Jilted by Garth Brooks: Donald Trump's inaugural pathos gets worse

Kid Rock and Ted Nugent are good to go! Trump's star-free inaugural may mark a new low in celebrity culture

Published December 23, 2016 1:00AM (EST)

Garth Brooks, Andrea Bocelli   (AP/Evan Agostini)
Garth Brooks, Andrea Bocelli (AP/Evan Agostini)

He has not yet taken office, but Donald Trump's administration are already facing its first major crisis: finding performers for next month’s inaugural festivities.

The Wrap had the details:

Donald Trump is so displeased with his team’s inability to lock in A-list talent for his inauguration events next month that he’s ordered a “Hail Mary” shakeup of his recruiters to try to book performers. . . .

The Trump transition has been struggling for weeks to secure A-list talent for the inauguration celebration. . . .

Performers who are known to have rejected requests include Elton John, country singer Garth Brooks and opera star Andrea Bocelli.
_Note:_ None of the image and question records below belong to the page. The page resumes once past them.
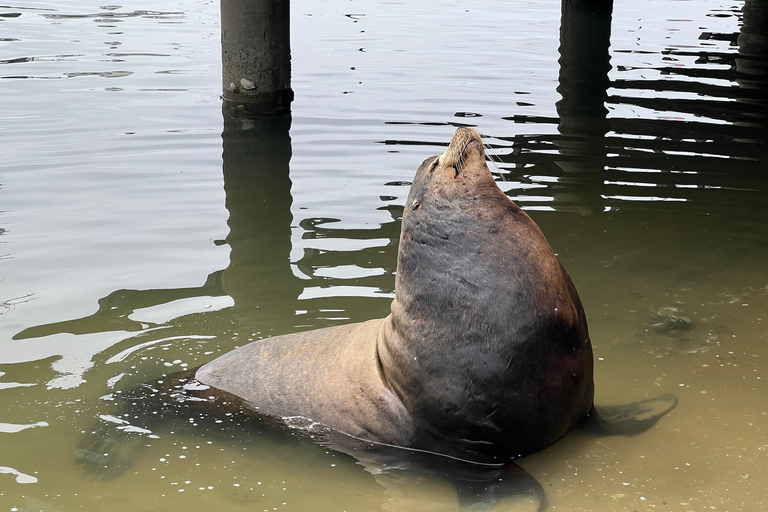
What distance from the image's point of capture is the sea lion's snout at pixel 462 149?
161 inches

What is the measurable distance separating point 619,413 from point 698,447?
0.45m

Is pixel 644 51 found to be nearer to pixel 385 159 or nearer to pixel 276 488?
pixel 385 159

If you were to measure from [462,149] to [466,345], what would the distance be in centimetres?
96

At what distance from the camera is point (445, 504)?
146 inches

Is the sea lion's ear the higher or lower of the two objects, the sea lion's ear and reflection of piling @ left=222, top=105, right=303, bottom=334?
the higher

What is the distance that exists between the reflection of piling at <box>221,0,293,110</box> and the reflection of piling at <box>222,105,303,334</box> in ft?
0.97

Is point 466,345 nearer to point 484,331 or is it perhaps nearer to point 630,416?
point 484,331

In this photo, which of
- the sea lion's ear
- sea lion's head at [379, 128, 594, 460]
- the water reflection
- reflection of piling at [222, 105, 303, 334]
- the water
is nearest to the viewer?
sea lion's head at [379, 128, 594, 460]

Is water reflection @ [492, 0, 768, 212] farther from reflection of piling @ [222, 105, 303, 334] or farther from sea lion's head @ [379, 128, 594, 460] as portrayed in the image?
sea lion's head @ [379, 128, 594, 460]

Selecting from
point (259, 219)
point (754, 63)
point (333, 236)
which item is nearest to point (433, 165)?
point (333, 236)

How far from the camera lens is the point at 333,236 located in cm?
716

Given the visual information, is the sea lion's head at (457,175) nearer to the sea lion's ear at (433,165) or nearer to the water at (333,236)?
the sea lion's ear at (433,165)

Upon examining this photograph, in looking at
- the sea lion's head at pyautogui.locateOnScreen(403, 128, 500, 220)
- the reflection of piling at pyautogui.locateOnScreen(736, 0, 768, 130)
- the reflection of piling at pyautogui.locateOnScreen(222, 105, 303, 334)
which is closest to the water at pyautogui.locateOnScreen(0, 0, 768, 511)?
the reflection of piling at pyautogui.locateOnScreen(222, 105, 303, 334)

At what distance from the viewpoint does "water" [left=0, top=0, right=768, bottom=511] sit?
397cm
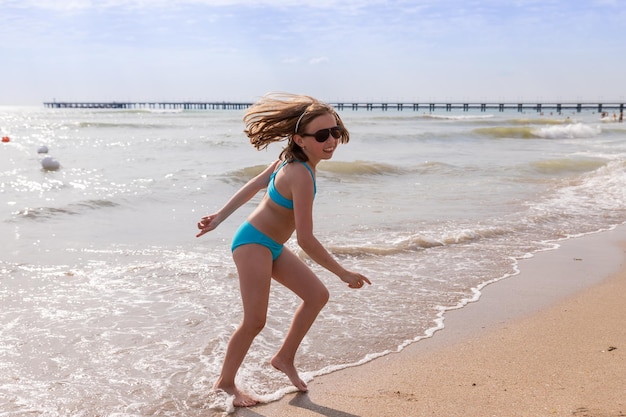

Other outlets have reported that officials have taken to dangling ambassadorships in front of talent bookers if they can deliver A-listers to perform at the inauguration. For all of that, as of Thursday the list of the talent scheduled read like a who’s who of angry, washed-up wingnut musicians (Ted Nugent and Kid Rock) and acts last seen performing at the Macy’s Thanksgiving Day Parade (the Mormon Tabernacle Choir, the Rockettes, a runner-up from season 5 of “America’s Got Talent”).

The Trump team has taken to spinning this story by either denying it or claiming that the president-elect himself doesn’t care. That's about as believable as his plan for replacing Obamacare with something better. Trump loves a spectacle. Even before he wrapped up the Republican nomination, he was trashing the party’s “boring” 2012 convention to the media and promising to give this year’s a real “showbiz” feel. We can be certain that with his immense ego and bottomless need for validation, he would like his inauguration to be the yuuugest, glitziest celebration that Washington has ever seen.

Trump has spent most of his adult life pushing his own brand of celebrity while seeking the favor and approval of other famous people. Trump watchers have long reported that it burns him up that members of the old-money elite of Manhattan have always looked down on the flashy, garish outer-borough goombah who plasters his name on everything. Or that New York banks long ago stopped lending him money. In some ways, he is still the thin-skinned kid who left Queens to expand his family’s real estate empire into the glitzy world of Manhattan, only to have that world continue to sniff at him.

In fact, President Brack Obama’s humiliation of Trump in front of a room full of A-list Hollywood stars at the 2011 White House Correspondents’ Dinner is reportedly a big reason he sought the presidency in the first place. Which brings us to the second bit of Washington-Hollywood-related news from Thursday: a report that a couple of board members of theWhite House Correspondents' Association Dinner are worried about the event’s viability under the new president:

Does Trump even come? After all, he should associate the affair with public humiliation. In 2011, he sat red-faced and uncomfortable, front and center, as both President Obama and comic Seth Meyers skewered him. . . . 

Or does a man well-attuned to ratings, circulation and media revenue decide to come precisely because the ratings and coverage would overwhelm any previous dinner?

There has long been a symbiosis between Washington and Hollywood that lent the former a veneer of glitz and the latter a measure of seriousness that it would otherwise be hard-pressed to show. It is an arrangement that has earned a fair share of criticism for the self-important displays like the correspondents' dinner that are often the result.

Trump is the apotheosis of the interaction between the two most visible areas of American culture — a reality-TV star who has made a ton of money off of Hollywood, mostly through “The Apprentice,” who now will set foreign and domestic policy while representing the nation to the rest of the planet.

And yet, for the moment most of Hollywood wants nothing to do with him. These people who have long looked on him as the loudest clown in the circus still don’t respect him and, in some cases, have actively spoken out against him. It must gall him that the one thing he has ever been genuinely good at — being a celebrity — is not correlated with his securing the loyalty of big-time celebrity figures now that he has won the presidency.

Perhaps those A-list stars who are boycotting his inauguration will also boycott the correspondents' dinner, turning it back to its origins as a quiet evening that no one outside the Beltway cared about. More broadly, if the biggest celebrity ever to become president finds himself utterly deserted by other celebrities, it might finally reveal the Washington-Hollywood axis for the empty spectacle it has long been and in the process kill it for at least the next four years. That at least would be a worthy, if ironic, legacy for Trump to leave behind.